U-turns are near impossible between the tunnel's hemmed-in walls, and everybody dreads having to deal with a flat tyre so far away from base.
Brisk work
Caution is key, Dezoomer said.
The speeding limit is set at 50 kilometres an hour (30 miles per hour) when the tunnel lights are off, but just 30 kph when they are on, which usually indicates someone is in the area.
Two nights a week, during the weekend, Eurotunnel at least partially closes one of the two train tunnels to perform maintenance, while carriages continue ferrying passengers or goods on the other track.
Workers drive up and down in buses, or vehicles pulling trailers, and firemen make the rounds.

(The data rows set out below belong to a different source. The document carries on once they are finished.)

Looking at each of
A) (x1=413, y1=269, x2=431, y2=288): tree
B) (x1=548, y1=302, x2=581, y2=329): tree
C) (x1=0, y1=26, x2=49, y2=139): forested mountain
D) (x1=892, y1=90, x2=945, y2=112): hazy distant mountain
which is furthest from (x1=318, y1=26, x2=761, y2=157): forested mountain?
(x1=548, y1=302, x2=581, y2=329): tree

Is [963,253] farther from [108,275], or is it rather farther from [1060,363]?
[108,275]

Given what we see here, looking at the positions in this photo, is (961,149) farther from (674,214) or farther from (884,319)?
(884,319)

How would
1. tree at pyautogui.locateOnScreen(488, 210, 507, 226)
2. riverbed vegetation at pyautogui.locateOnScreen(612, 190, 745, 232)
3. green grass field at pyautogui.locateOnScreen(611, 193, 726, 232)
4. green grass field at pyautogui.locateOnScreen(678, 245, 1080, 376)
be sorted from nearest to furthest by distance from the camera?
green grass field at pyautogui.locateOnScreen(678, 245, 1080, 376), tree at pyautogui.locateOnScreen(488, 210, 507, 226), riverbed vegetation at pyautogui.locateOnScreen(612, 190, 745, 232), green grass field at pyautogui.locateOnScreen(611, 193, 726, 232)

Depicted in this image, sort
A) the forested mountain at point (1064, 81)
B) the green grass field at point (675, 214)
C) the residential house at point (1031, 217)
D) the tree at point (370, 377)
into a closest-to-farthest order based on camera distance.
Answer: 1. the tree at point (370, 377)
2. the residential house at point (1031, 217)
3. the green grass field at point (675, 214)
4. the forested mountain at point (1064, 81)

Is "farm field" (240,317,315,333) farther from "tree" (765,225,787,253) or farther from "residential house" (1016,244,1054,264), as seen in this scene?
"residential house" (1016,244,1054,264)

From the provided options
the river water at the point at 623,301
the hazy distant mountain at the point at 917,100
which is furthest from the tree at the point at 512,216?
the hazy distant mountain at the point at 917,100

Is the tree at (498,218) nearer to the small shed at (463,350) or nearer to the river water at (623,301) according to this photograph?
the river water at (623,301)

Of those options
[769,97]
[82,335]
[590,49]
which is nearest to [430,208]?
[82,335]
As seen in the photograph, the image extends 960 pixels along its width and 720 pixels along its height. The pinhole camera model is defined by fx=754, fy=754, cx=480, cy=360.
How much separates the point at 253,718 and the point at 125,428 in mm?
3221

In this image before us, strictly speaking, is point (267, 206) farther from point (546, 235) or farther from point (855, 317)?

Every 375 metres along the service tunnel, corridors lead up to highly secured, heavy yellow doors that open onto the adjacent railway tracks.
On Saturday night alone, 160 workers were busy working on 66 different spots up and down the railway, Jeffrey Guy, one of the project managers, told AFP.
"It's a normal night," he said.
Most -- some 70 people -- were busy replacing rail sections as part of a three-year plan to renovate the entire length of the track.
Jean-Louis Merlin, who is in charge of that project, said his team had to carry out brisk work.
"Tonight, we have five hours and ten minutes to replace more than a kilometre of tracks," he said.
Underwater border
Over the years since the tunnel opened in 1994, freight trains as well as carriages carrying lorries and cars have worn down the tracks.
"It's the forth time we're replacing them since the start" of operations, Merlin said.
Miner lights ablaze on their white helmets, staff have to be quick to finish before trains start up again at dawn.
Some weld, while others attach the new tracks to ties.
the railroad ties across the tracks.
In another part of the tunnel, workers in orange safety jackets pump resin into the sides of the tunnel to avoid any water filtering through.
"Water and the 25,000 volts of the overhead catenary don't really mix," maintenance supervisor Dezoomer said.
Elsewhere, workers blast a high-pressure hose against the wall to clean it, creating thick clouds of droplets in the dim golden light.
And halfway between both countries they have their own touristic landmark.
At the border under the sea, near a small sign reading "midpoint", some visitors have graffitied their names on the wall to leave a mark.